Dataset entries:
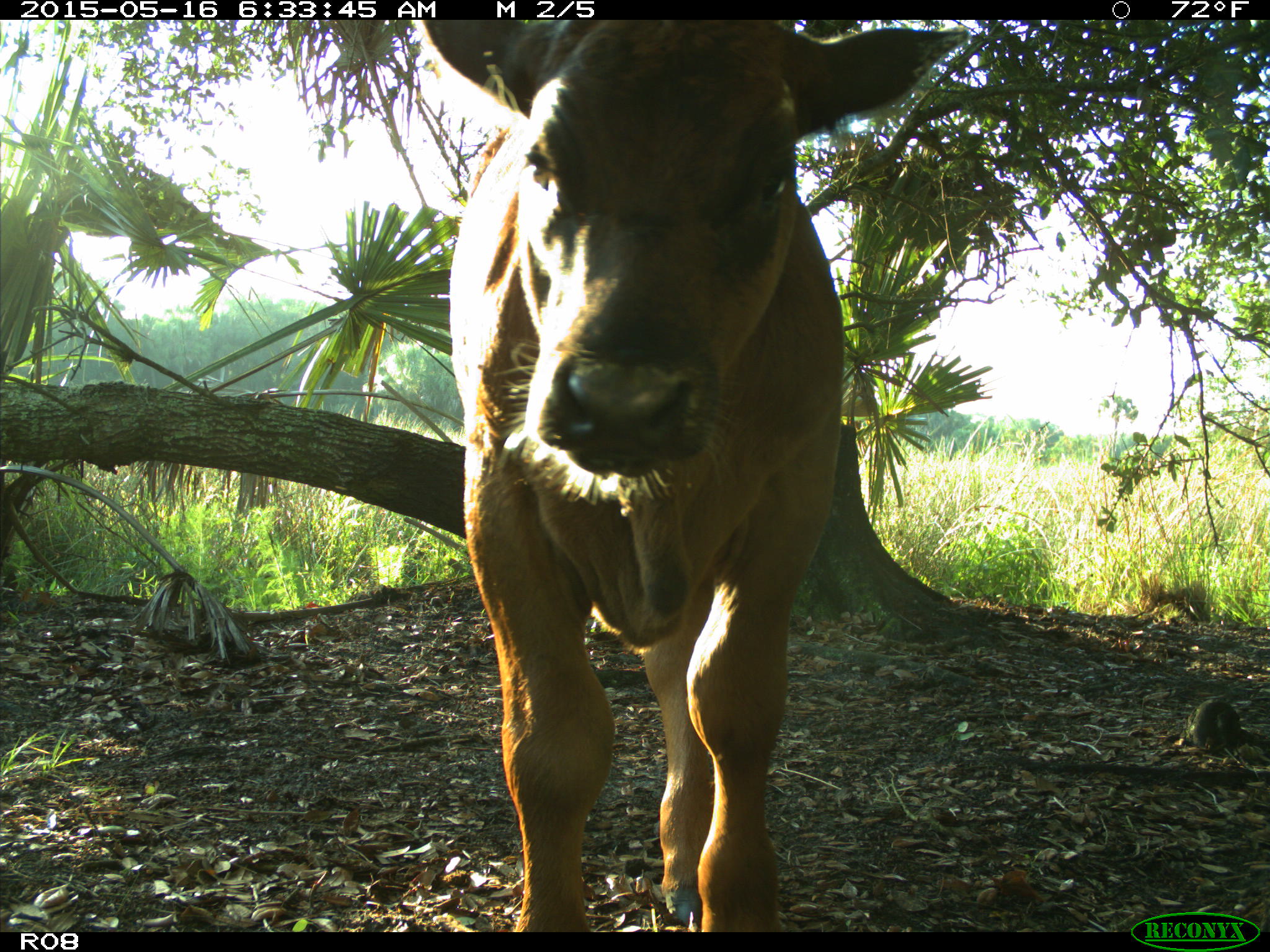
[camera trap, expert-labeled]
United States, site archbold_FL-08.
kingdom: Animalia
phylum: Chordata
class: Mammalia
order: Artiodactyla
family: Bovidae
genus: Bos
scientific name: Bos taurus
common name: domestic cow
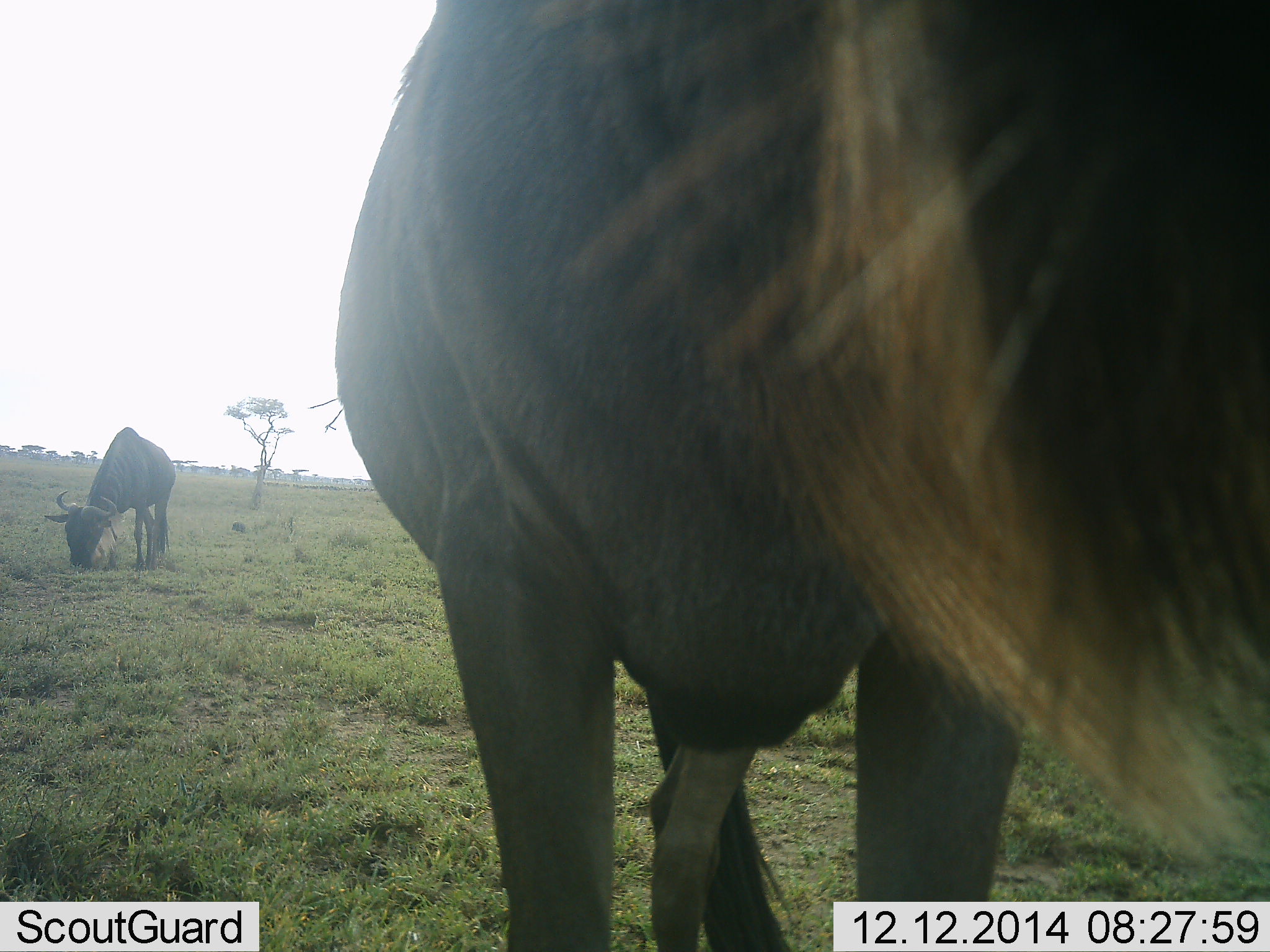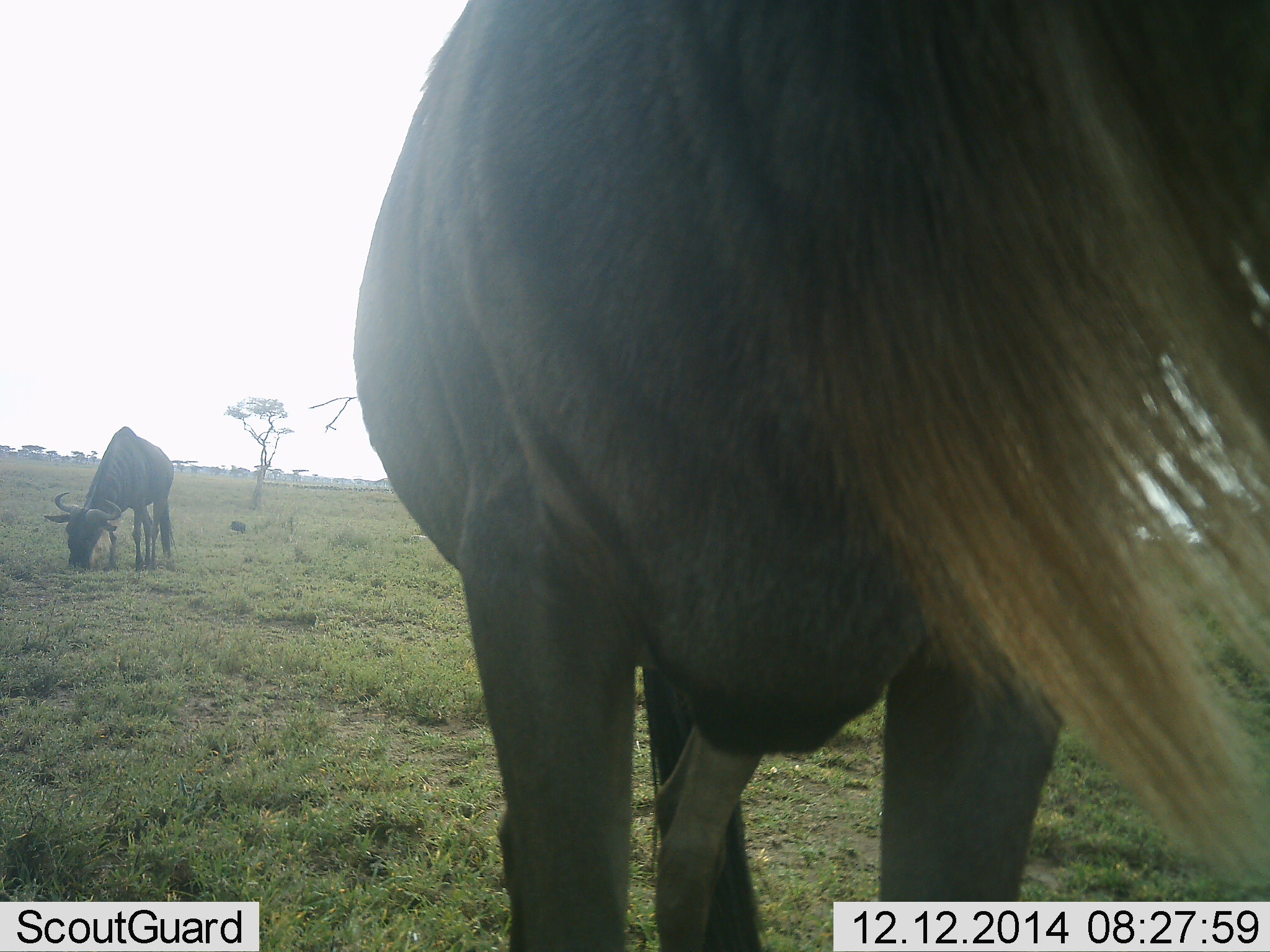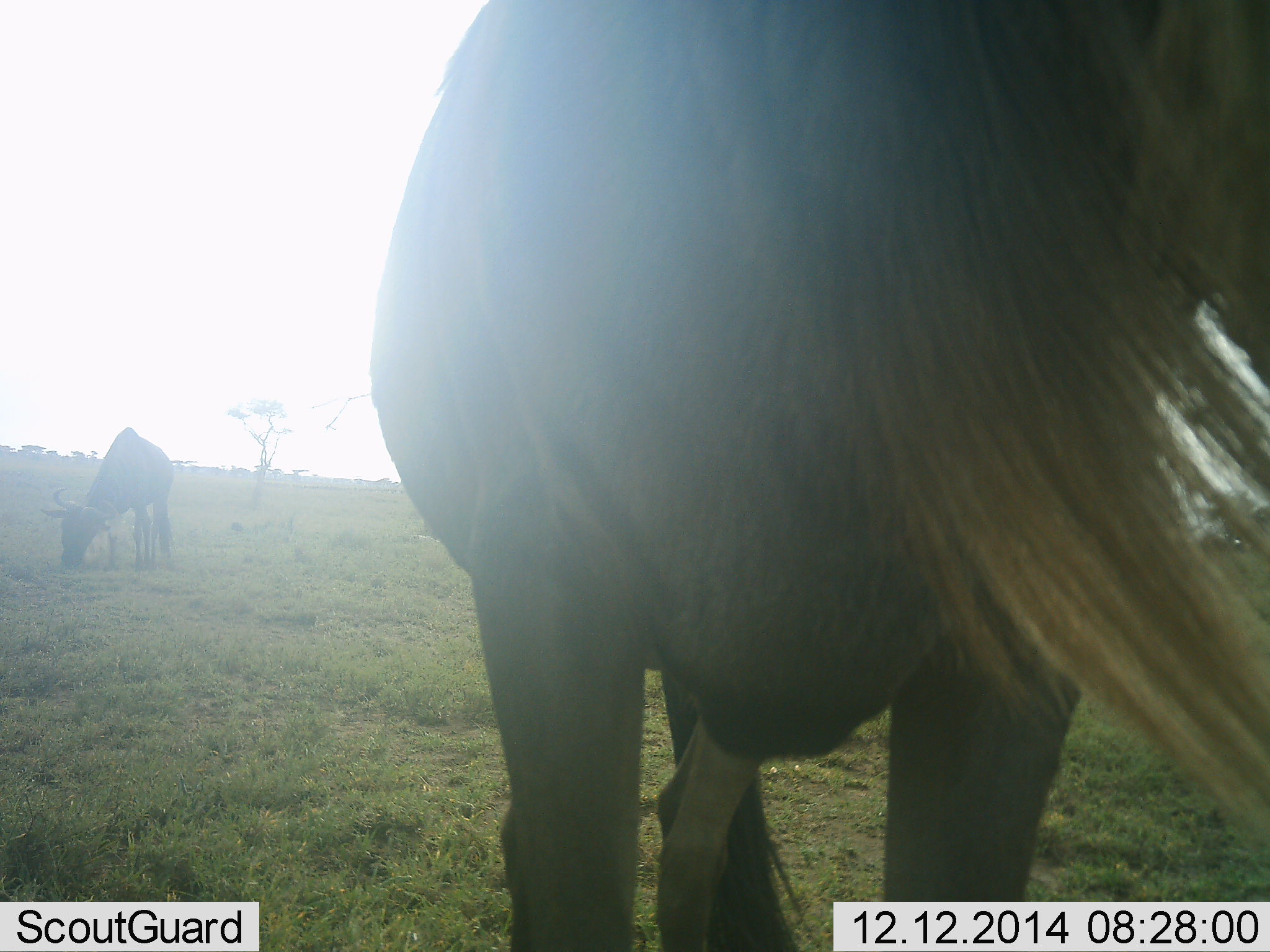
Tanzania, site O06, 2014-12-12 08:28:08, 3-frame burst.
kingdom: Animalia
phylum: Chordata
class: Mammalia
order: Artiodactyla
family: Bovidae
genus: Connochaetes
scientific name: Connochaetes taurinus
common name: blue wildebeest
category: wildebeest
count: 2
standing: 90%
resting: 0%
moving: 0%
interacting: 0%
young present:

### [ACTION ITEM]
Every line from the one that holds "common name: blue wildebeest" to the end of the data above should be given again exactly, with that line and the last one both kept.

### [PROBLEM SOLUTION]
common name: blue wildebeest
category: wildebeest
count: 2
standing: 90%
resting: 0%
moving: 0%
interacting: 0%
young present:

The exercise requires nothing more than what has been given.